= WORK TASK =
Go through the material underneath and show every line where the string "Babesia" occurs.

= INPUT RECORDS =
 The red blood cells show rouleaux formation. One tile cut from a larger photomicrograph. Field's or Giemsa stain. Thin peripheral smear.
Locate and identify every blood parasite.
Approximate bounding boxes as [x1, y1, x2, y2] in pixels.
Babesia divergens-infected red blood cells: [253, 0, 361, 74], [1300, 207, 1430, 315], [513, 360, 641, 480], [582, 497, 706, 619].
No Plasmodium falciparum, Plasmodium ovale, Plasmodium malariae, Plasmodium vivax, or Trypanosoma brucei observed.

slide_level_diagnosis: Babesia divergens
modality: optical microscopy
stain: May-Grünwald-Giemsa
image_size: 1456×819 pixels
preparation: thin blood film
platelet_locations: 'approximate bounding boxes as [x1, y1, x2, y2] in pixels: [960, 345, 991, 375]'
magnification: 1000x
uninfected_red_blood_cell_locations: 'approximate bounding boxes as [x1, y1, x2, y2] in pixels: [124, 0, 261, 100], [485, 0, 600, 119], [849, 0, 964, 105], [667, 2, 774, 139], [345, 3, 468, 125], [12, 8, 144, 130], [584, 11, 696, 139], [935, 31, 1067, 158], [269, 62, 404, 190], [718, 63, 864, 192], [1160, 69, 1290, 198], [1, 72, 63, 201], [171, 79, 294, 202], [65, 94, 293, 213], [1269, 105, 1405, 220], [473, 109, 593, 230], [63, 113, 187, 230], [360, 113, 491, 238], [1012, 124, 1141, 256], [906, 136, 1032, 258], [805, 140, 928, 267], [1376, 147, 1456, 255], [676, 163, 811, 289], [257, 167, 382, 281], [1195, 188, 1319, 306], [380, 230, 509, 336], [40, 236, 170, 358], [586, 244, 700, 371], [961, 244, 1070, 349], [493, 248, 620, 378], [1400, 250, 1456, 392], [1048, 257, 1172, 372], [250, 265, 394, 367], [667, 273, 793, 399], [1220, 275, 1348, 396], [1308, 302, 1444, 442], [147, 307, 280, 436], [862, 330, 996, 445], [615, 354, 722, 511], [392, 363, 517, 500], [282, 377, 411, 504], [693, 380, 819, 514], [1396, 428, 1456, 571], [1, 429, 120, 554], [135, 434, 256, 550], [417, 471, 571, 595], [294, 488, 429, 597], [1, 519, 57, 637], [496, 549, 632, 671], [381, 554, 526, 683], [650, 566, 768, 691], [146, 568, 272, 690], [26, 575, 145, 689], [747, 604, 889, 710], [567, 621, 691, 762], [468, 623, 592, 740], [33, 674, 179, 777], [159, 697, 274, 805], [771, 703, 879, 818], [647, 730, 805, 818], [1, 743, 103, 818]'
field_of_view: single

==

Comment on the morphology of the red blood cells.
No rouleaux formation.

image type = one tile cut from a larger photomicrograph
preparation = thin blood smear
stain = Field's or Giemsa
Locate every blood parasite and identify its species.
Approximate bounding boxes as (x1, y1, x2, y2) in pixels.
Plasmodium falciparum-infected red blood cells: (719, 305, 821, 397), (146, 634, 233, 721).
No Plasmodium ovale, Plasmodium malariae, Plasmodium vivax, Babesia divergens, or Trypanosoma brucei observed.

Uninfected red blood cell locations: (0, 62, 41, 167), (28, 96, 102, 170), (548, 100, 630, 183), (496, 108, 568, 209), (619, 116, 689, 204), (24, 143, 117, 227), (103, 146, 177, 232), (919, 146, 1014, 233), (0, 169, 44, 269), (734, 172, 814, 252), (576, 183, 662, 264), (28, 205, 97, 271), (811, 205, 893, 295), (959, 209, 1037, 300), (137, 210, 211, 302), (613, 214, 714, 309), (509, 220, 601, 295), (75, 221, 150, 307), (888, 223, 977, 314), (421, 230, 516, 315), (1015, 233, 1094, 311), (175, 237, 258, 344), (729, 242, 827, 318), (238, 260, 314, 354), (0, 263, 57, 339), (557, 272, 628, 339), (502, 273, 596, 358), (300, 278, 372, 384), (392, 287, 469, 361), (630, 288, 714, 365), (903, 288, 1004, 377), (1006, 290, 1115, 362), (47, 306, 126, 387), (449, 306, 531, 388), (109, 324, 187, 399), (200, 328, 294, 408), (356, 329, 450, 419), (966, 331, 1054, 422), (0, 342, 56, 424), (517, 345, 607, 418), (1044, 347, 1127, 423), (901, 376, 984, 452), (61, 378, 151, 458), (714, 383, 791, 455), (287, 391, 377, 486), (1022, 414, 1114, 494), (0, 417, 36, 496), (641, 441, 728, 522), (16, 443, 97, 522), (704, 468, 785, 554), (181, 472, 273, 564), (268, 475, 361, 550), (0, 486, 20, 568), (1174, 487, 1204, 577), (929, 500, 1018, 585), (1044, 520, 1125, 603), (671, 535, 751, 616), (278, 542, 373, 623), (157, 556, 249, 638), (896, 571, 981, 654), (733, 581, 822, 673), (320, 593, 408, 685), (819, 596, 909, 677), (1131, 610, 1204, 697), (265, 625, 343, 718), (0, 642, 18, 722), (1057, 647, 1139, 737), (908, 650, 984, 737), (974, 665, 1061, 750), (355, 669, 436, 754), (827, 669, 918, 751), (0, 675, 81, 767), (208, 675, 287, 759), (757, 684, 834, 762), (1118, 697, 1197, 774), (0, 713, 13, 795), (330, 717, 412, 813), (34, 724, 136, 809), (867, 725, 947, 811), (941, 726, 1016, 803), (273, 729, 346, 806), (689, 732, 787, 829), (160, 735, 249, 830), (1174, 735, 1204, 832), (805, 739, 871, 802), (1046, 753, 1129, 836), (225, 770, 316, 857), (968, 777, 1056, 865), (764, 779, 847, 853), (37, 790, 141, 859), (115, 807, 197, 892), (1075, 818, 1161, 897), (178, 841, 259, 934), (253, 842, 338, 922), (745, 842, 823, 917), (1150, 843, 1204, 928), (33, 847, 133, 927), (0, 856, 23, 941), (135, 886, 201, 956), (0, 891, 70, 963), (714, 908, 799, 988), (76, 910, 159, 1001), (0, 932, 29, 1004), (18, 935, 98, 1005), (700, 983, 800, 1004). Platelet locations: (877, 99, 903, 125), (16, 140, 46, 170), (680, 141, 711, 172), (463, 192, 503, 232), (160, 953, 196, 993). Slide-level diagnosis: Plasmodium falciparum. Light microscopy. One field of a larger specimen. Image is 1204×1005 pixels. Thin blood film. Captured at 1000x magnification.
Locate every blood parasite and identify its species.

= ANSWER FOR THE TASK =
Babesia divergens-infected red blood cells: [253, 0, 361, 74], [1300, 207, 1430, 315], [513, 360, 641, 480], [582, 497, 706, 619].
slide_level_diagnosis: Babesia divergens
No Plasmodium ovale, Plasmodium malariae, Plasmodium vivax, Babesia divergens, or Trypanosoma brucei observed.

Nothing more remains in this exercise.